En el Amazonas una mujer estaba sentada en la selva. Miraba las máquinas que, metro a metro, la destruían para plantar los bananos de una compañía del norte. Trozo a trozo veía el mundo donde había nacido y donde siempre había vivido desaparecer, y no entendía el porqué. Al verla, se notaba que tenía ganas de llorar, pero nunca se hubiera dejado ver llorar frente a esos hombres y a sus maquinas. Para hacerlo, esperaba a quedarse sola en un rincón escondido del bosque. Y un día, cuando las máquinas destruyan todo, a los hombres no les quedará ningún lugar para llorar; entonces los corazones se secarán, y el mundo se acabará. Se dio la vuelta, me vio, y con su mirada me invitó a seguirla para que llorara con ella el fin del mundo.

En una calle de Río un niño había robado una cartera. Un vigilante joven y atlético lo había alcanzado y ahora sostenía una pistola en su nuca, a punto de disparar. El niño estaba de rodillas, mirando al suelo, esperando la bala. Un instante antes de que el vigilante disparara, levantó los ojos, me vio, y me golpeó con una mirada grande y violenta, que contemplaba todos los días que nunca viviría.

En una montaña altísima de Bolivia vi a una muchacha que respiraba feliz el aire frío de cristal, y agradecía su suerte que la había hecho nacer tan cerca de Dios. Me vio y me sonrió, compadeciéndome, que estaba condenado a vivir tan lejos de ella y tan lejos de Dios.

En una plaza de Buenos Aires dos hombres tomaban café en una mesita redonda de mármol gris, con tres piernas de metal verde. Tomaban un café estilo Italiano, y se hablaban de vos. Mi vieron y me miraron con ironía por encima de sus tazas, elevando la ceja izquierda.

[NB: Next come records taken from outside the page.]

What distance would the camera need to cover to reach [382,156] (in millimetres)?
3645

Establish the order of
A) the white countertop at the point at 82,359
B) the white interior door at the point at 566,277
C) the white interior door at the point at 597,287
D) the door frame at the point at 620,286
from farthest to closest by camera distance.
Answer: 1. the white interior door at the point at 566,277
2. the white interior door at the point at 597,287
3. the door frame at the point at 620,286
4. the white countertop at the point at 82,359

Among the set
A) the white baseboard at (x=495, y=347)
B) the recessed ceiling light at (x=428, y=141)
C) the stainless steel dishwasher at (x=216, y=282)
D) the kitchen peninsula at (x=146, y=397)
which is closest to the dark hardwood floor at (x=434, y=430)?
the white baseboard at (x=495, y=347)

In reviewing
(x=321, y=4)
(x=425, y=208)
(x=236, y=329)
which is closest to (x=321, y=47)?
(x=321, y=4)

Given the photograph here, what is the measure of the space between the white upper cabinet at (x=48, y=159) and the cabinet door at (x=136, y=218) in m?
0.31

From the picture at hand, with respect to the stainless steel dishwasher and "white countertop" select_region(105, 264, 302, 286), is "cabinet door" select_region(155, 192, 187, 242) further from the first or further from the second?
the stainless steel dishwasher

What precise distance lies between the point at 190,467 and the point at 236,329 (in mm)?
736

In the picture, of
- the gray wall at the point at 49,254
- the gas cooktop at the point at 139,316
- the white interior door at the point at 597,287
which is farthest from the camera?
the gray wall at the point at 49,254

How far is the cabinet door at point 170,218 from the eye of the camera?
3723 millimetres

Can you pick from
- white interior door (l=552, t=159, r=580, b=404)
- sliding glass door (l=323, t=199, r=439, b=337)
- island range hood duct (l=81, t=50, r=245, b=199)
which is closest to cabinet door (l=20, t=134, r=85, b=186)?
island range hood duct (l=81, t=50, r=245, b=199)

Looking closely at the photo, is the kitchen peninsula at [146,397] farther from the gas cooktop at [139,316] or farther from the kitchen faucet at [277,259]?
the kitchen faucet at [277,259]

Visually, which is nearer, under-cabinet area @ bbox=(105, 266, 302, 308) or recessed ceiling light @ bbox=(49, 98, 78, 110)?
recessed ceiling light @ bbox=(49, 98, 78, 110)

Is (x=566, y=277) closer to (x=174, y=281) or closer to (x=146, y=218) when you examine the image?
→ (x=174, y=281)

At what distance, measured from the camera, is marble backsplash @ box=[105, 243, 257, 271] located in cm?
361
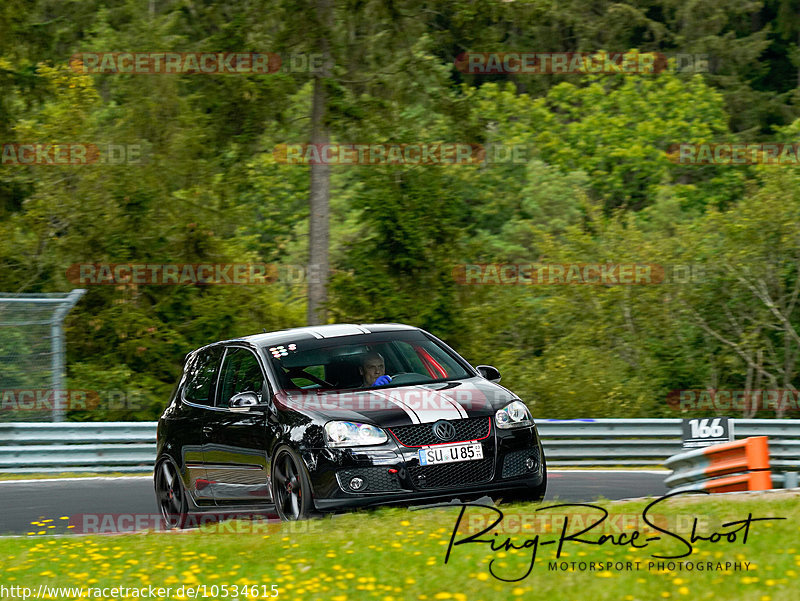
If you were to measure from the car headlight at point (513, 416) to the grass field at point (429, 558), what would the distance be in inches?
24.4

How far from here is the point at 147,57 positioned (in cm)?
3106

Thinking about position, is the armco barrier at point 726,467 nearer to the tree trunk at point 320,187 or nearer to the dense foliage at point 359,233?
the dense foliage at point 359,233

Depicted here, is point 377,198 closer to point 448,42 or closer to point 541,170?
point 448,42

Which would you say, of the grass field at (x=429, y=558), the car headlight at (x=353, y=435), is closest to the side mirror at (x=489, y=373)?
the grass field at (x=429, y=558)

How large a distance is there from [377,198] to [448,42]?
3802mm

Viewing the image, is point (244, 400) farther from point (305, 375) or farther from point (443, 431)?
point (443, 431)

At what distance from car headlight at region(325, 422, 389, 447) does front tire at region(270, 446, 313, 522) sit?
12.4 inches

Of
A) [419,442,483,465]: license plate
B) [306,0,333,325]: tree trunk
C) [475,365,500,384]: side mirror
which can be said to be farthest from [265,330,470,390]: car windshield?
[306,0,333,325]: tree trunk

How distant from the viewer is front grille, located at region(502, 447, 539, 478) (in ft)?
30.9

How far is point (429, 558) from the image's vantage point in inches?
310

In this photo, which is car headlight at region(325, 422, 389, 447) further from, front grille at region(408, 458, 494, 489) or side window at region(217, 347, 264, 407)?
side window at region(217, 347, 264, 407)

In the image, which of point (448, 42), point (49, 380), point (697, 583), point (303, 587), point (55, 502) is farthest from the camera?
point (448, 42)

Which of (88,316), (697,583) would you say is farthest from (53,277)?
(697,583)

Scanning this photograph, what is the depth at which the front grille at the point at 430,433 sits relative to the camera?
9.13m
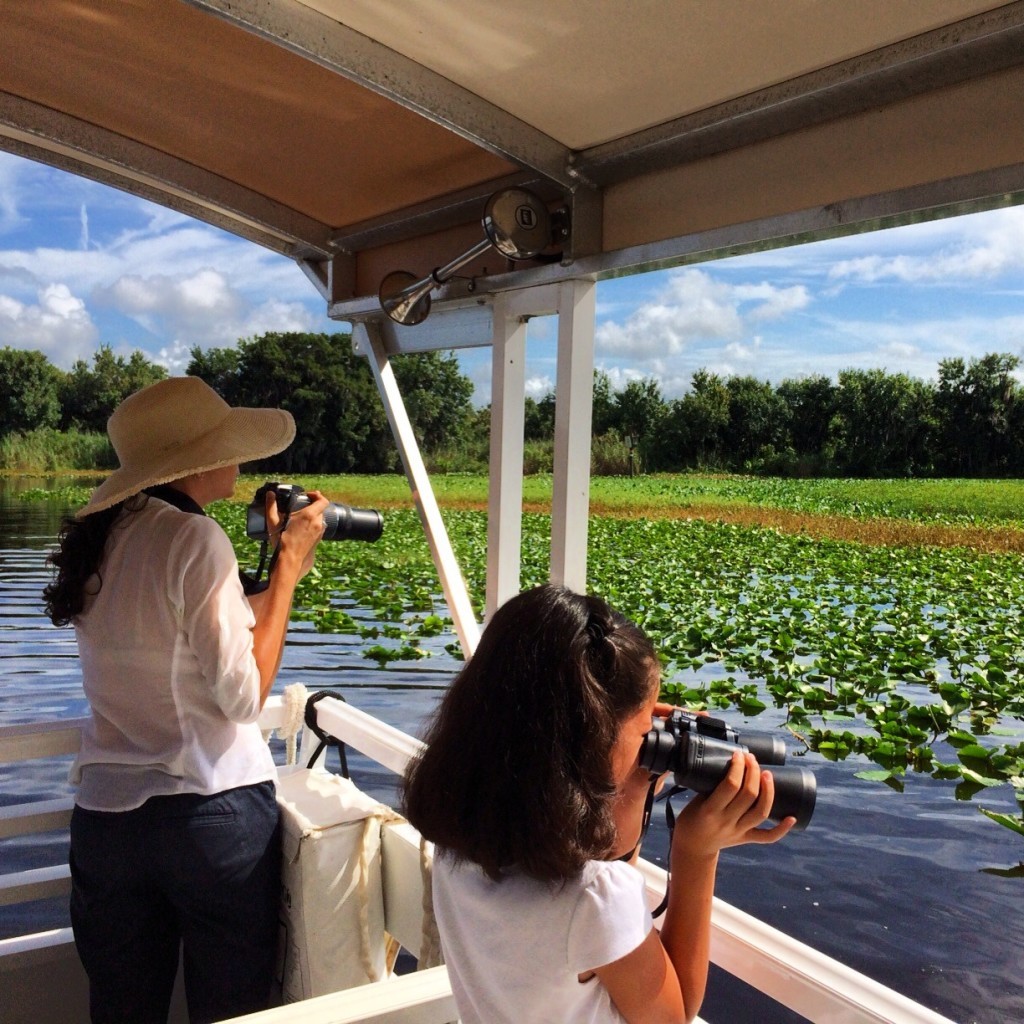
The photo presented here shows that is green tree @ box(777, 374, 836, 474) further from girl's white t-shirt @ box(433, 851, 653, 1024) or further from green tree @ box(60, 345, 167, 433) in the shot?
girl's white t-shirt @ box(433, 851, 653, 1024)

En la Tierra del fuego, un hilo de viento frío, que había viajado desde el polo sur, dio la vuelta en una esquina, se puso en la calle principal del pueblo, pasó sin parar dos semáforos en rojo, hizo volar dos periódicos, cuatro bolsas de plástico, y un sombrero que destapó la cabeza de un hombre para terminar en medio de la calle y ser aplastado por un automóvil que pasaba, para gran desesperación del dueño. El hilo de viento paró un rato frente a una boda, dobló a la derecha en la carnicería Rossi, salió del pueblo y se dirigió hacía el norte, para alcanzarme.

Todo eso lo vi ese día, y mucho más. Toda la inagotable muchedumbre, la humanidad cansada, feliz, desesperada, lo niños y los viejos serenos, la minuciosa infinidad de una América vertical y humana, todos se dieron la vuelta para mirarme a través de la puerta que se había abierto en la red, y empezaron a dirigirse hacía mi.

Todo esto existió durante un rato, pero ya no.

Una media hora después, alertados por un ciudadano concienzudo, dos policías llegaron y me arrestaron por fomento de la inmigración clandestina. Luego cerraron el agujero en la red con un triple muro de acero. Para siempre.